Afin de promouvoir le concept d'économie circulaire comme une alternative au système d'économie linéaire "extraire, fabriquer, consommer, jeter", a été créé en 2013 l'Institut de l'économie circulaire. Ce dernier a notamment comme objectifs de fédérer et impliquer tous les acteurs et experts concernés dans une démarche collaborative, de mutualiser les compétences et les ressources, de promouvoir et dynamiser la recherche, l'expérimentation et les réalisations concrètes sur l'économie circulaire et de faire évoluer la législation et la règlementation. Les six membres fondateurs sont ECOFOLIO, la Kedge Business School, FEDEREC, la Fondation Nicolas Hulot, GrDF (Gaz Réseau Distribution France), le Groupe La Poste et le Syndicat français de l'industrie cimentière (SFIC).
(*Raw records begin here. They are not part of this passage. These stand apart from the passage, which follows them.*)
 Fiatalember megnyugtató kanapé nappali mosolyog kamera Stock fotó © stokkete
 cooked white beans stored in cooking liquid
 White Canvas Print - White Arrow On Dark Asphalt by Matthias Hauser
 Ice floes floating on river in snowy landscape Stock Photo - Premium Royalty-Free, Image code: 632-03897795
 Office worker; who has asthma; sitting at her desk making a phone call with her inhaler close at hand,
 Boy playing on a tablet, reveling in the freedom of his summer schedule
Pour cet institut, l'économie circulaire "concrétise l’objectif de passer d’un modèle de réduction d’impact à un modèle de création de valeur, positive sur un plan social, économique et environnemental" (...). "L'objectif ultime de l'économie circulaire est de parvenir à découpler la croissance économique de l'épuisement des ressources naturelles par la création de produits, services, modèles d’affaire et politiques publiques innovants".

4. Des initiatives pour illustrer l'économie circulaire

—    Le projet WAVE de BNP Paribas

Au moment où la planète se heurte à de vastes défis économiques, sociaux et environnementaux, un très grand nombre d'initiatives menées au niveau mondial prouvent  que des solutions existent pour faire mieux avec moins. Ainsi, BNP Paribas a mis en place en septembre 2014 l'exposition WAVE qui s'est appuyée sur l'ingéniosité collective (voir glossaire).
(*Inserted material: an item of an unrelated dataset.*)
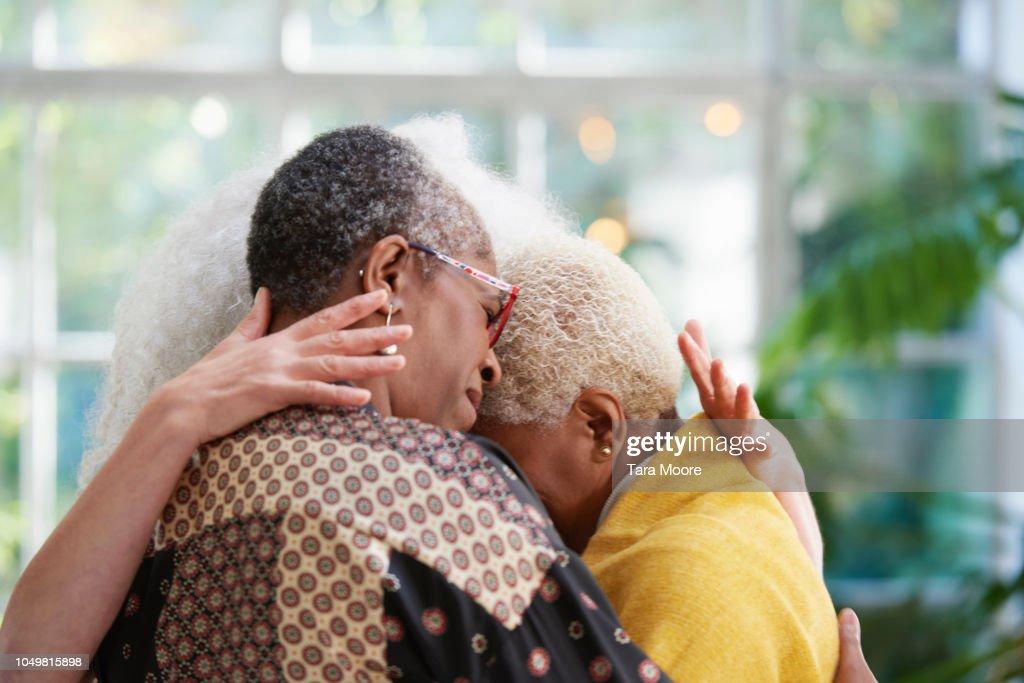 senior women hugging : Stock Photo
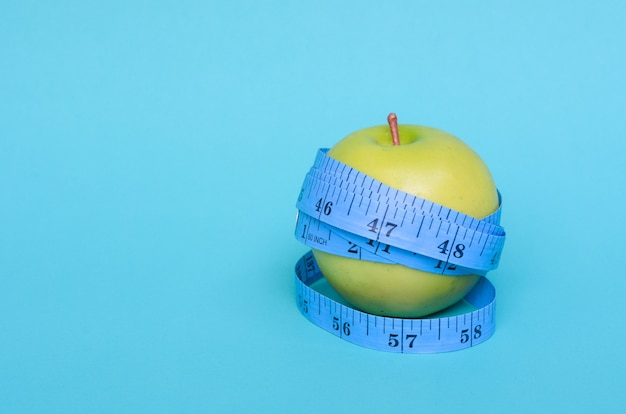 Green apple wrap by measuring tape to measure length on a green background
L'ingéniosité collective rassemble cinq courants : la "cocréation" où il n'y a plus de dirigeant et d'exécutant mais uniquement des participants, le "mouvement des makers" qui part de l'idée que tout individu peut innover et changer le monde, "l'économie du partage" qui consiste à privilégier l'accès aux biens et services plutôt que leur propriété, "l'économie circulaire" où les déchets d'un processus se muent en ressources pour un autre et "l'économie inclusive" qui n'est pas seulement une question d'argent mais la rencontre des problématiques de l'entreprise avec les préoccupations de réduction de la pauvreté.

im8Source : BNP Paribas

—    Le cas de la Suède

La Suède qui a misé sur un fort développement du recyclage doit aujourd'hui importer des tonnes de déchets de la Norvège. A cet égard, Myriam Maestroni, Présidente d'Economie d'Energie, parle de la Suède comme "un exemple de la superefficacité de l'économie circulaire".

En avril 2015, le Club de Rome a publié un rapport intitulé "The circular economy and the benefits for society" - Swedish case study shows jobs and climate as clear winners". Pour les auteurs de cette étude, l'économie circulaire doit offrir de nombreux bénéfices sociétaux aussi bien dans la lutte contre le dérèglement climatique qu'en termes de créations d'emplois.

Entièrement basée sur l'examen de l'économie suédoise, l'étude conclut que la mise en oeuvre d'une combinaison de l'économie circulaire et de l'économie de la fonctionnalité  (voir glossaire) réduirait les émissions de gaz carbonique de la Suède de 70% et augmenterait le nombre d'emplois de 4%.

Une étude similaire est actuellement conduite sur la France et sera présentée très prochainement dans le cadre d'un partenariat entre le Club de Rome et l'Institut de l'économie circulaire.

4. Glossaire

ADEME (Agence de l'Environnement et de la Maîtrise de l'Energie) : Etablissement public à caractère industriel et commercial (EPIC) placé sous tutelle conjointe du ministère de l’Écologie, du Développement durable et de l’Énergie et du ministère de l’Éducation nationale, de l’Enseignement supérieur et de la Recherche ayant pour vocation d'accompagner la transition écologique et énergétique.

Développement durable : "Développement qui répond aux besoins des générations du présent sans compromettre la capacité des générations futures à répondre aux leurs" (Mme Gro Harlem Brundtland, Premier Ministre norvégien/1987).

Economie de la fonctionnalité : Remplacement de la vente d’un bien par la vente de son usage dans le cadre d’une prestation de service.

Ingéniosité collective : Capacité qu’ont les individus à trouver ensemble des solutions simples et efficaces pour faire mieux avec moins.